(Exercise) Exactly as written, repeat all of the records below.

(Working data)
'''

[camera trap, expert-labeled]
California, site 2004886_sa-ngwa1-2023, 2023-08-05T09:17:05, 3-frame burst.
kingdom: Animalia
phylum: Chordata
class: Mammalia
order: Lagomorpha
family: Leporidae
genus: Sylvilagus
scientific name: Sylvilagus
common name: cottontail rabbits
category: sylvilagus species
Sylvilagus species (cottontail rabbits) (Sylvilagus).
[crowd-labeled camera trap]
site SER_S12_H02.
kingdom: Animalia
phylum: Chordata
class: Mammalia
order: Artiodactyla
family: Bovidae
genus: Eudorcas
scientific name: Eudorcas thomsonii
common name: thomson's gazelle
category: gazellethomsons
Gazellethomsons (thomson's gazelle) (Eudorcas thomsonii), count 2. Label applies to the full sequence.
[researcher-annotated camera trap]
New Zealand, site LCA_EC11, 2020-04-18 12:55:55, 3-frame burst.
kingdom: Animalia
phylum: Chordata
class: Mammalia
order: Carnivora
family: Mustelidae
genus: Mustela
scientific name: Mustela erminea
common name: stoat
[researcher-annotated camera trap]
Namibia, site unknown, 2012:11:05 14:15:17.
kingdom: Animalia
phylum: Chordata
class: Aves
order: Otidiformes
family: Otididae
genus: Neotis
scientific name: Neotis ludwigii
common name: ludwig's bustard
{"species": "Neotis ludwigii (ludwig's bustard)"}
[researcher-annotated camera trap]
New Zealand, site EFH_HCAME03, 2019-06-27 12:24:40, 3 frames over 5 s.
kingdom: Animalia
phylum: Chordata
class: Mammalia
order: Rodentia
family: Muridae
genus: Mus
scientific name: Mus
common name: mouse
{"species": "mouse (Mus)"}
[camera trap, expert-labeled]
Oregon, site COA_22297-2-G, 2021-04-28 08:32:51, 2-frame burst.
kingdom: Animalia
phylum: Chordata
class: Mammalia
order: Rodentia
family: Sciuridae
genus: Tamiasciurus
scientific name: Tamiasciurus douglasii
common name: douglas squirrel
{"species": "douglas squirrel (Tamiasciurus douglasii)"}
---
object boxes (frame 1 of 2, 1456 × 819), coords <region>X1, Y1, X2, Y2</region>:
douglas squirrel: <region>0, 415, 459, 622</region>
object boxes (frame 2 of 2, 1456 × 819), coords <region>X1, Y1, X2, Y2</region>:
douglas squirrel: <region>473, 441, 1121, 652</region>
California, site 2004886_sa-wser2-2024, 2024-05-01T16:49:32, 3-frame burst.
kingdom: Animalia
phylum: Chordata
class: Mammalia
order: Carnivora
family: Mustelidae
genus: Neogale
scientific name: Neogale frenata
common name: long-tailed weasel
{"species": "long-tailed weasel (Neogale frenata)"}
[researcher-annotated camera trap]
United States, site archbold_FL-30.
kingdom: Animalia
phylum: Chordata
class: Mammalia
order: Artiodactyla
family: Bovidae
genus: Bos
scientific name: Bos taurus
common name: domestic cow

'''

(Written response)
[camera trap, expert-labeled]
California, site 2004886_sa-ngwa1-2023, 2023-08-05T09:17:05, 3-frame burst.
kingdom: Animalia
phylum: Chordata
class: Mammalia
order: Lagomorpha
family: Leporidae
genus: Sylvilagus
scientific name: Sylvilagus
common name: cottontail rabbits
category: sylvilagus species
Sylvilagus species (cottontail rabbits) (Sylvilagus).
[crowd-labeled camera trap]
site SER_S12_H02.
kingdom: Animalia
phylum: Chordata
class: Mammalia
order: Artiodactyla
family: Bovidae
genus: Eudorcas
scientific name: Eudorcas thomsonii
common name: thomson's gazelle
category: gazellethomsons
Gazellethomsons (thomson's gazelle) (Eudorcas thomsonii), count 2. Label applies to the full sequence.
[researcher-annotated camera trap]
New Zealand, site LCA_EC11, 2020-04-18 12:55:55, 3-frame burst.
kingdom: Animalia
phylum: Chordata
class: Mammalia
order: Carnivora
family: Mustelidae
genus: Mustela
scientific name: Mustela erminea
common name: stoat
[researcher-annotated camera trap]
Namibia, site unknown, 2012:11:05 14:15:17.
kingdom: Animalia
phylum: Chordata
class: Aves
order: Otidiformes
family: Otididae
genus: Neotis
scientific name: Neotis ludwigii
common name: ludwig's bustard
{"species": "Neotis ludwigii (ludwig's bustard)"}
[researcher-annotated camera trap]
New Zealand, site EFH_HCAME03, 2019-06-27 12:24:40, 3 frames over 5 s.
kingdom: Animalia
phylum: Chordata
class: Mammalia
order: Rodentia
family: Muridae
genus: Mus
scientific name: Mus
common name: mouse
{"species": "mouse (Mus)"}
[camera trap, expert-labeled]
Oregon, site COA_22297-2-G, 2021-04-28 08:32:51, 2-frame burst.
kingdom: Animalia
phylum: Chordata
class: Mammalia
order: Rodentia
family: Sciuridae
genus: Tamiasciurus
scientific name: Tamiasciurus douglasii
common name: douglas squirrel
{"species": "douglas squirrel (Tamiasciurus douglasii)"}
---
object boxes (frame 1 of 2, 1456 × 819), coords <region>X1, Y1, X2, Y2</region>:
douglas squirrel: <region>0, 415, 459, 622</region>
object boxes (frame 2 of 2, 1456 × 819), coords <region>X1, Y1, X2, Y2</region>:
douglas squirrel: <region>473, 441, 1121, 652</region>
California, site 2004886_sa-wser2-2024, 2024-05-01T16:49:32, 3-frame burst.
kingdom: Animalia
phylum: Chordata
class: Mammalia
order: Carnivora
family: Mustelidae
genus: Neogale
scientific name: Neogale frenata
common name: long-tailed weasel
{"species": "long-tailed weasel (Neogale frenata)"}
[researcher-annotated camera trap]
United States, site archbold_FL-30.
kingdom: Animalia
phylum: Chordata
class: Mammalia
order: Artiodactyla
family: Bovidae
genus: Bos
scientific name: Bos taurus
common name: domestic cow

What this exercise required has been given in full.